Caution
Grafana Alloy is the new name for our distribution of the OTel collector. Grafana Agent has been deprecated and is in Long-Term Support (LTS) through October 31, 2025. Grafana Agent will reach an End-of-Life (EOL) on November 1, 2025. Read more about why we recommend migrating to Grafana Alloy.
Important: This documentation is about an older version. It's relevant only to the release noted, many of the features and functions have been updated or replaced. Please view the current version.
Grafana Agent Operator architecture
Grafana Agent Operator works by watching for Kubernetes custom resources that specify how to collect telemetry data from your Kubernetes cluster and where to send it. Agent Operator manages corresponding Grafana Agent deployments in your cluster by watching for changes against the custom resources.

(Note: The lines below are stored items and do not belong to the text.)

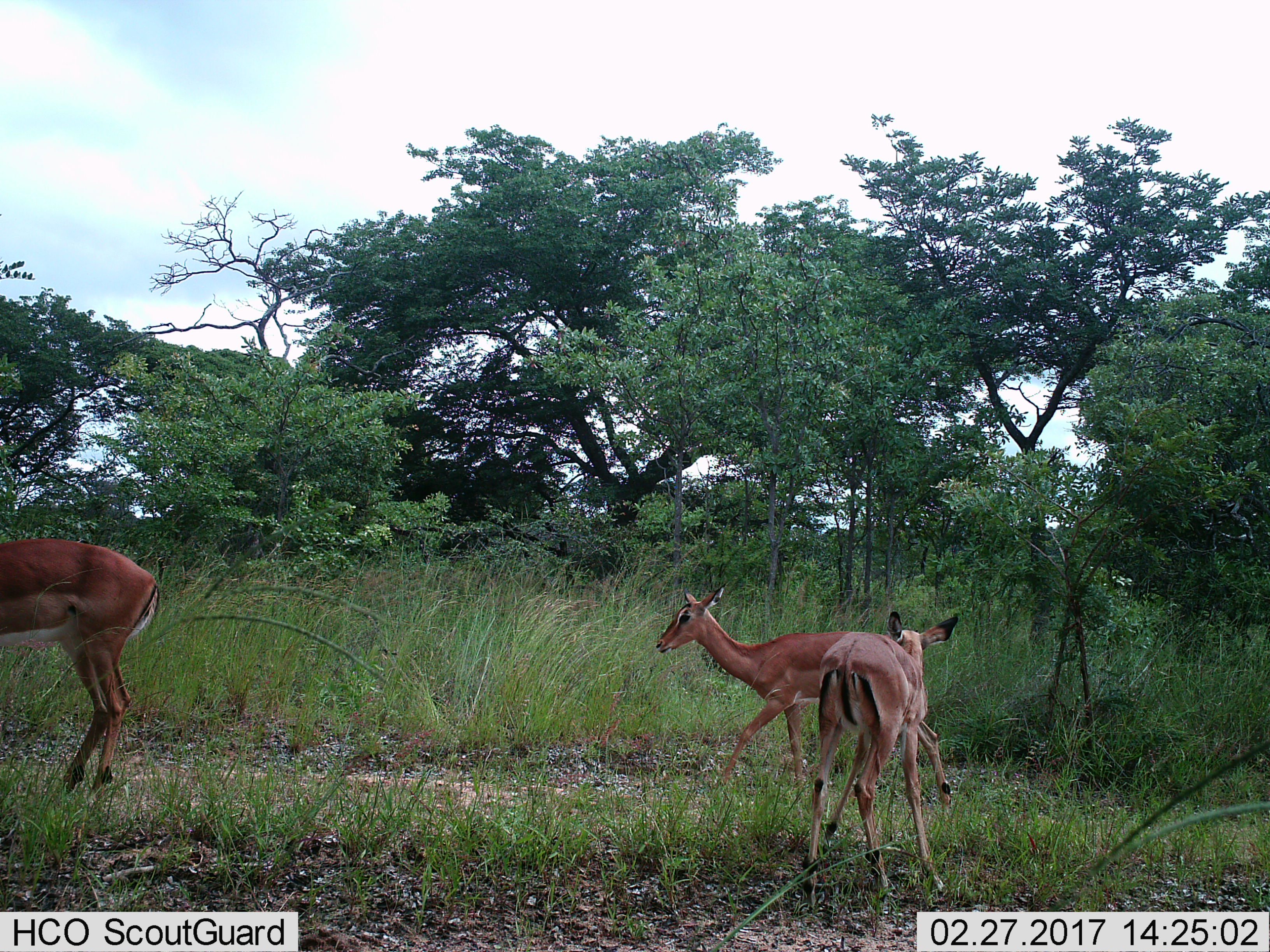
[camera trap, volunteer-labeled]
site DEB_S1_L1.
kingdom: Animalia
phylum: Chordata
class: Mammalia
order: Artiodactyla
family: Bovidae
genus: Aepyceros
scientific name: Aepyceros melampus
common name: impala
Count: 3.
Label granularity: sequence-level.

Grafana Agent Operator works in two phases—it discovers a hierarchy of custom resources and it reconciles that hierarchy into a Grafana Agent deployment.
Custom resource hierarchy
The root of the custom resource hierarchy is the GrafanaAgent
resource—the primary resource Agent Operator looks for. GrafanaAgent
is called the root because it
discovers other sub-resources, MetricsInstance
and LogsInstance
. The GrafanaAgent
resource endows them with Pod attributes defined in the GrafanaAgent specification, for example, Pod requests, limits, affinities, and tolerations, and defines the Grafana Agent image. You can only define Pod attributes at the GrafanaAgent
level. They are propagated to MetricsInstance and LogsInstance Pods.

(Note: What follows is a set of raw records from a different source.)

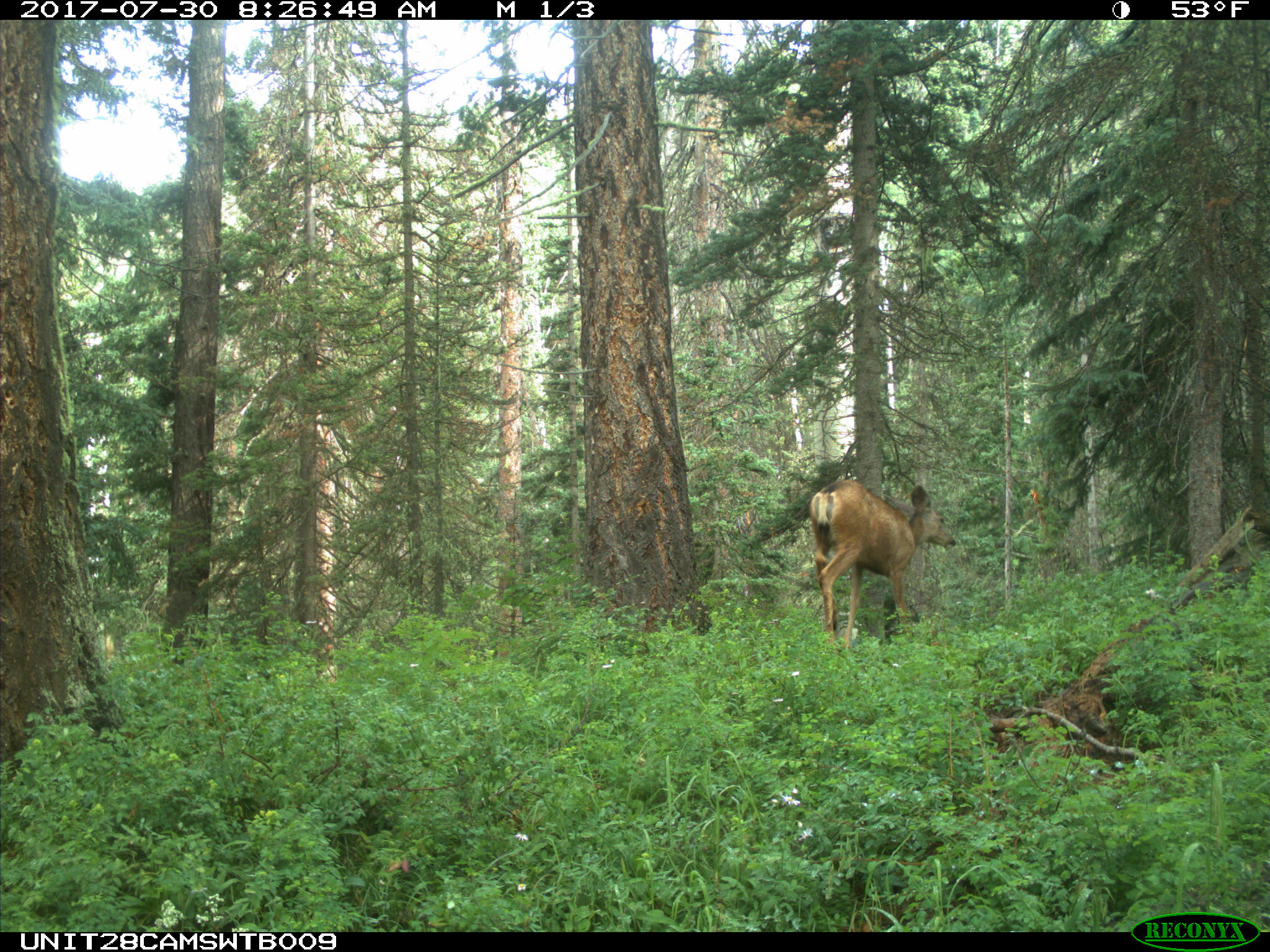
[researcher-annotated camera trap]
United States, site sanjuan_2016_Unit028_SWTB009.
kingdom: Animalia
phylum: Chordata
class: Mammalia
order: Artiodactyla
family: Cervidae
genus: Odocoileus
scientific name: Odocoileus hemionus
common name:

The full hierarchy of custom resources is as follows:
GrafanaAgent
MetricsInstance
PodMonitor
Probe
ServiceMonitor
LogsInstance
PodLogs
The following table describes these custom resources:
Custom resource | description |
---|---|
GrafanaAgent | Discovers one or more MetricsInstance and LogsInstance resources. |
MetricsInstance | Defines where to ship collected metrics. This rolls out a Grafana Agent StatefulSet that will scrape and ship metrics to a remote_write endpoint. |
ServiceMonitor | Collects cAdvisor and kubelet metrics. This configures the MetricsInstance / Agent StatefulSet |
LogsInstance | Defines where to ship collected logs. This rolls out a Grafana Agent DaemonSet that will tail log files on your cluster nodes. |
PodLogs | Collects container logs from Kubernetes Pods. This configures the LogsInstance / Agent DaemonSet. |
Most of the Grafana Agent Operator resources have the ability to reference a ConfigMap or a Secret. All referenced ConfigMaps or Secrets are added into the resource hierarchy.
When a hierarchy is established, each item is watched for changes. Any changed
item causes a reconcile of the root GrafanaAgent
resource, either
creating, modifying, or deleting the corresponding Grafana Agent deployment.
A single resource can belong to multiple hierarchies. For example, if two
GrafanaAgents
use the same Probe, modifying that Probe causes both
GrafanaAgents
to be reconciled.
To set up monitoring, Grafana Agent Operator works in the following two phases:
- Builds (discovers) a hierarchy of custom resources.
- Reconciles that hierarchy into a Grafana Agent deployment.
Agent Operator also performs sharding and replication and adds labels to every metric.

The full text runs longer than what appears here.